Kicillof urges Milei to ‘correct course,’ says government misread the election

The Buenos Aires governor said Sunday’s results were ‘to be expected’ because the government’s economic plan ‘is sinking’

Buenos Aires Province Governor Axel Kicillof said today that the outcome of Sunday’s local elections are a result of president Milei’s “sinking” economic plan.

“Turns out that Milei wasn’t a libertarian liberal who was coming to take down the Central Bank. He came to implement an orthodox, conventional austerity plan that has been applied 20 times before with the same outcome,” he said in a Monday interview in Radio con Vos.

“This is the result of that,” he added.

The Peronist Fuerza Patria won in a landslide victory against President Javier Milei’s La Libertad Avanza (LLA), with 47% of the vote against LLA’s 33%, according to preliminary results with over 99% of the votes counted.

Kicillof pointed to “a three-way crisis” in the national administration, listing the economic situation, the recent disability bribery scandal and the government’s latest financial maneuvering as key elements in Peronism’s surprising landslide victory.

The Buenos Aires governor said that the government’s decisionmakers made “interpretation mistakes” by strategizing the election “as if it was the World Cup finals”, encouraged by the results from the Buenos Aires City elections.
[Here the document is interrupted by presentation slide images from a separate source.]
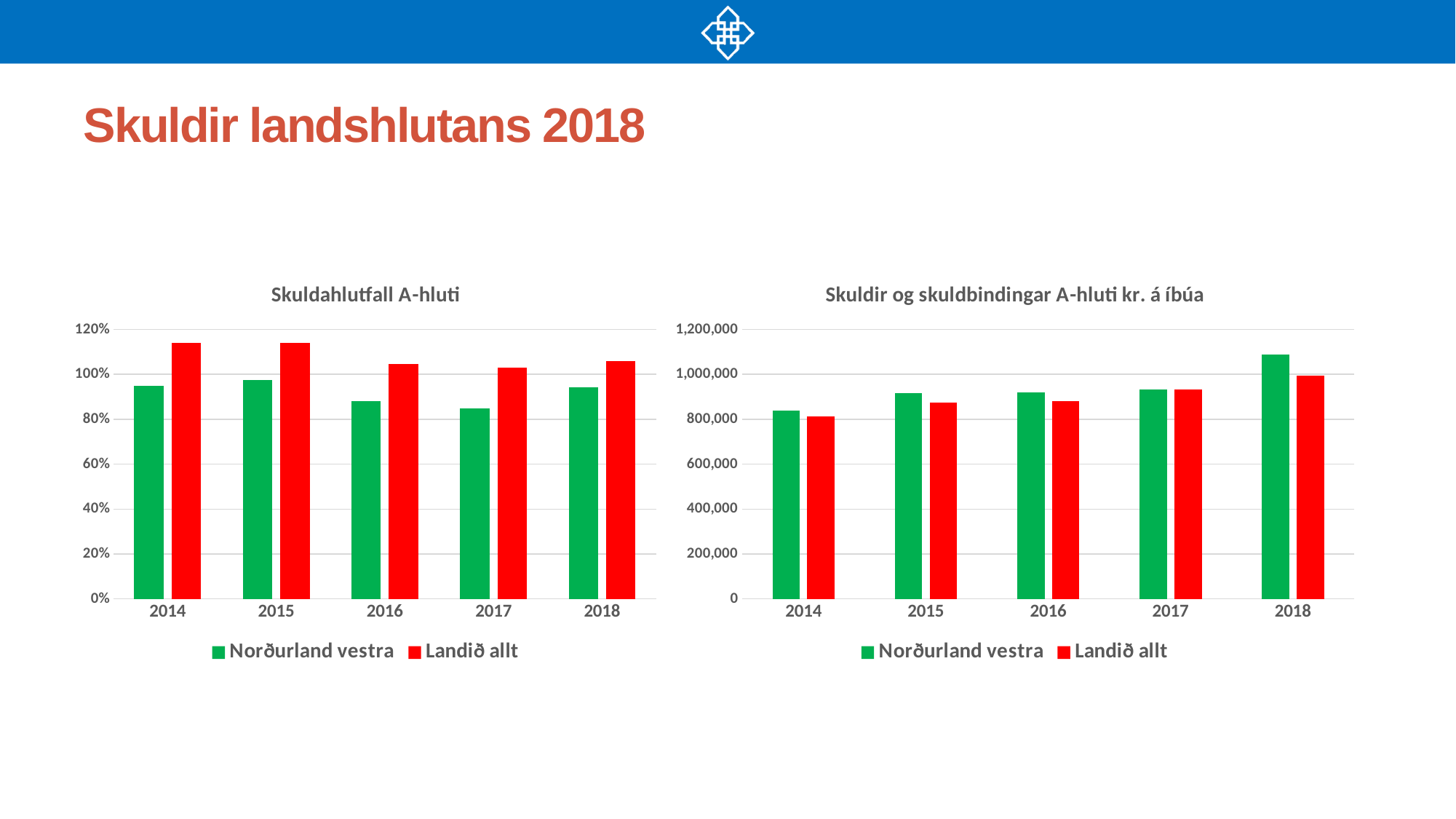
In the left chart "Skuldahlutfall A-hluti", how many years are shown on the x axis? 5 In the right chart "Skuldir og skuldbindingar A-hluti kr. á íbúa", in which year is the Norðurland vestra value highest? 2018 In the left chart "Skuldahlutfall A-hluti", how many series does the legend list? 2 In the left chart "Skuldahlutfall A-hluti", is the value for Landið allt in 2014 greater or less than 100%? greater In the right chart "Skuldir og skuldbindingar A-hluti kr. á íbúa", which series has the larger value in 2018, Norðurland vestra or Landið allt? Norðurland vestra What kind of chart is the left chart titled "Skuldahlutfall A-hluti"? Bar chart In the right chart "Skuldir og skuldbindingar A-hluti kr. á íbúa", is the value for Norðurland vestra in 2018 greater or less than 1,000,000? greater In the left chart "Skuldahlutfall A-hluti", which series has the larger value in 2016, Norðurland vestra or Landið allt? Landið allt In the right chart "Skuldir og skuldbindingar A-hluti kr. á íbúa", do the Norðurland vestra values rise or fall from 2014 to 2018? rise In the left chart "Skuldahlutfall A-hluti", in which year is the Norðurland vestra value lowest? 2017 In the left chart "Skuldahlutfall A-hluti", is the value for Norðurland vestra in 2017 greater or less than 100%? less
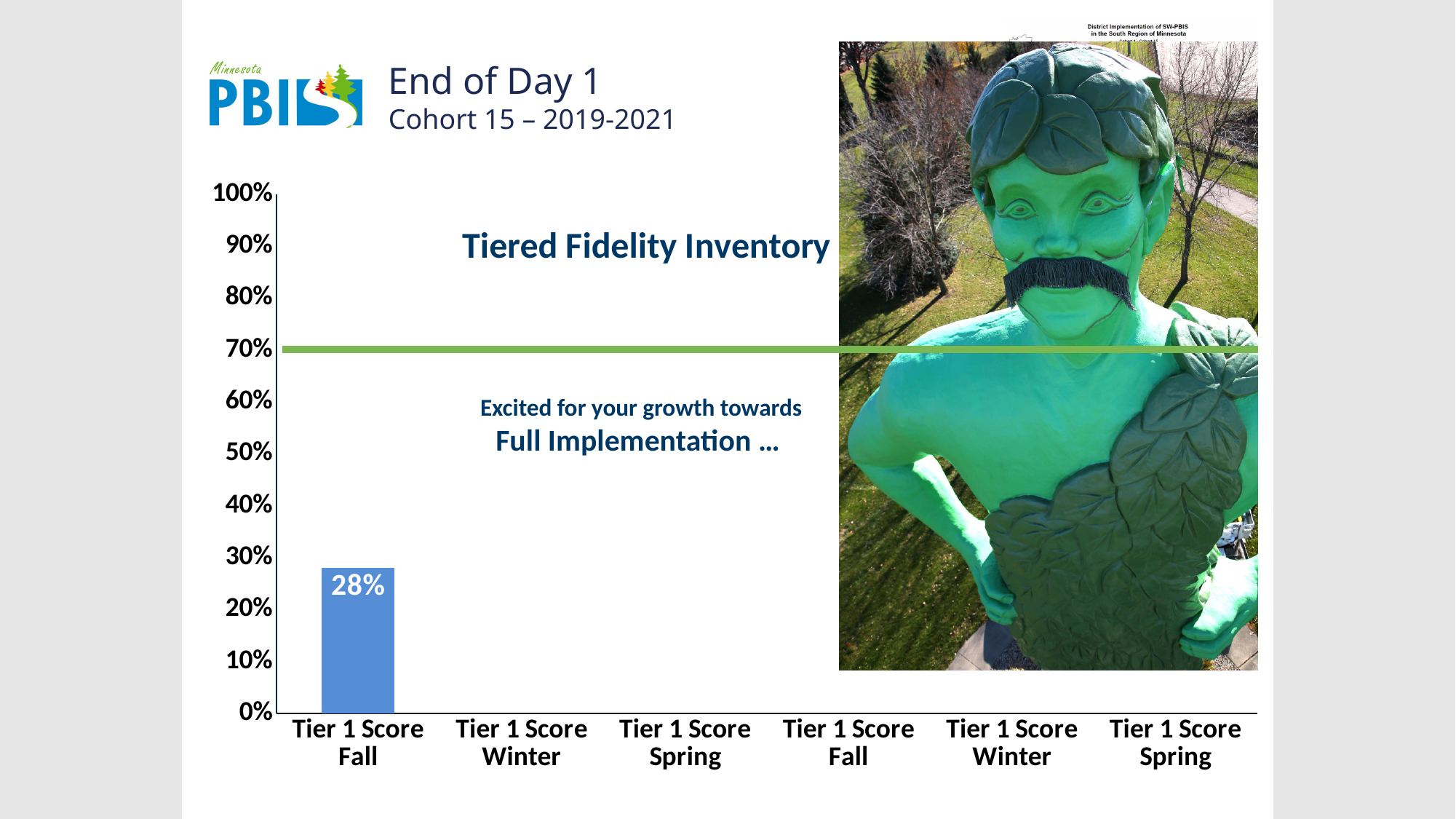
How many categories are listed along the x axis of the chart? 6 How many bars are actually plotted in the chart? 1 What is the value of the first Tier 1 Score Fall bar? 28% What kind of chart is shown on the slide? bar chart Is the value for the first Tier 1 Score Fall bar greater or less than 30%? less At what percentage is the green horizontal line drawn across the chart? 70% Is the value for the first Tier 1 Score Fall bar greater or less than 20%? greater What is the title of the chart? Tiered Fidelity Inventory Is the first Tier 1 Score Fall bar above or below the green horizontal line? below What is the highest value shown on the y axis of the chart? 100% Which category is the only one with a plotted bar? Tier 1 Score Fall (first)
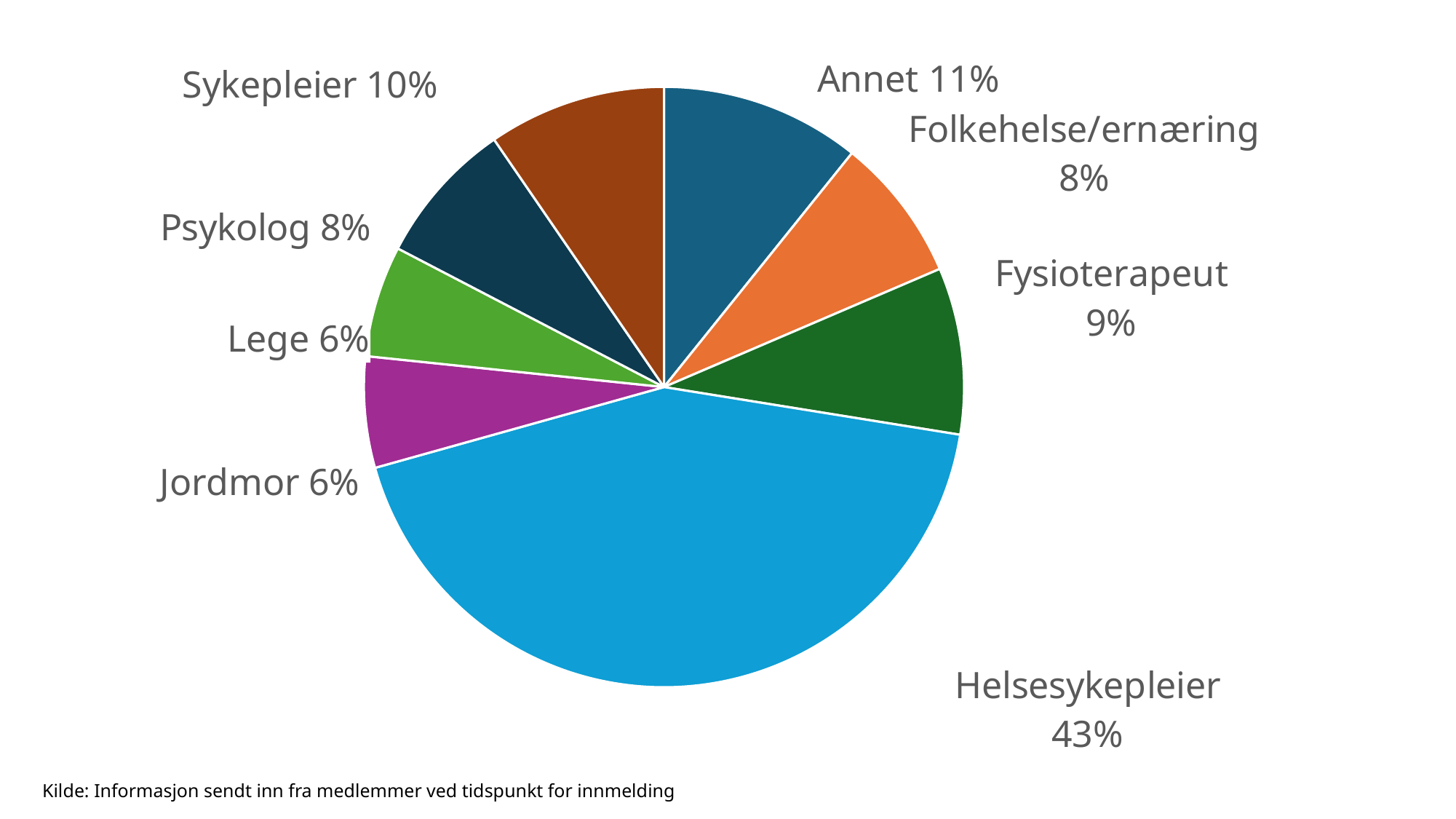
What is the difference between the shares of Sykepleier and Lege? 4% What is the value shown for Folkehelse/ernæring? 8% What is the difference between the shares of Helsesykepleier and Annet? 32% How many slices does the pie chart have? 8 What share of the pie does Helsesykepleier have? 43% What is the value shown for Sykepleier? 10% What source is cited below the chart? Kilde: Informasjon sendt inn fra medlemmer ved tidspunkt for innmelding Which category has the largest slice of the pie? Helsesykepleier What is the value shown for Fysioterapeut? 9% Which is larger, the share for Annet or the share for Fysioterapeut? Annet What is the value shown for Jordmor? 6% What kind of chart is shown on the slide? Pie chart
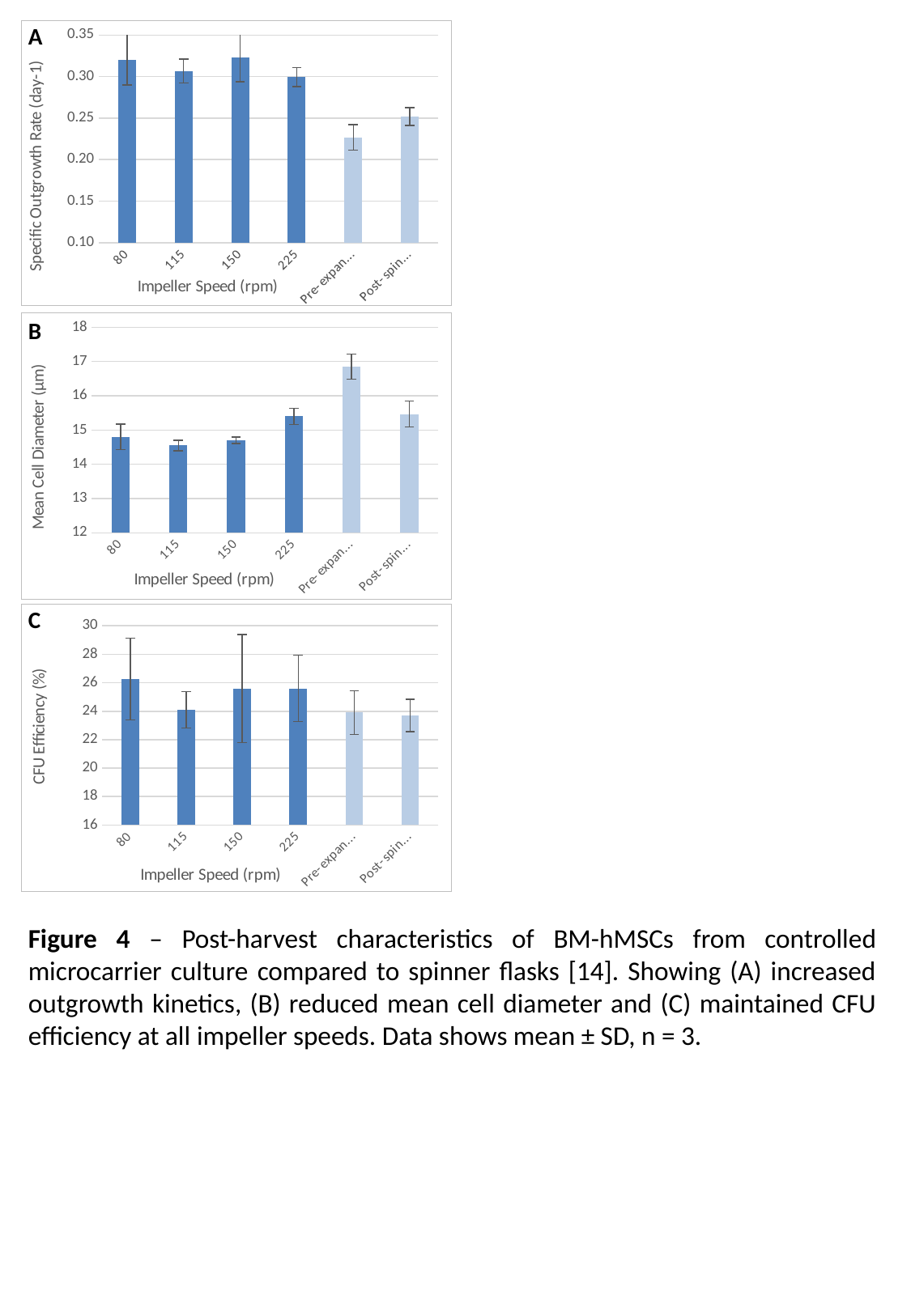
In chart A, is the value for the fifth bar (Pre-expan...) greater or less than 0.25? less In chart B, which is larger, the value for 225 rpm or the value for 80 rpm? 225 In chart B, is the value for 225 rpm greater or less than 15? greater In chart B, which category has the highest mean cell diameter? Pre-expan... In chart C, which category has the highest CFU efficiency? 80 What is the y-axis title of chart C? CFU Efficiency (%) In chart C, which is larger, the value for 80 rpm or the value for 115 rpm? 80 What type of chart is chart A? bar chart In chart B, is the value for 80 rpm greater or less than 15? less How many bars are plotted in chart B? 6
“What they failed to notice is that Milei brought nothing but damage down here. There is no region or sector that wasn’t hurt by Milei’s policies,” he added.

Kicillof described the local elections as an overall survey of both the national government and the province’s administration. He recalled that both him and more than 80 Peronist mayors of Buenos Aires districts had won their reelections by wide margins. “There has been very visible progress here, and I think people value that,” he said.

Milei accepted the “clear defeat” in a speech at the LLA headquarters on Sunday night, saying that self-criticism was necessary and that they would fix their mistakes — but stick to their political direction. Economy Minister Luis Caputo also promised there would be no changes on the economic front.

“If Milei is reading these results backwards, that worries me, as the representative of 17 million people,” said Kicillof.

“My hope is that yesterday’s results in the most populated province — which is the country’s biggest production hub, depends mostly on public education and has only public hospitals — prompt Milei to reconsider and change course. That would be a good answer,” he added.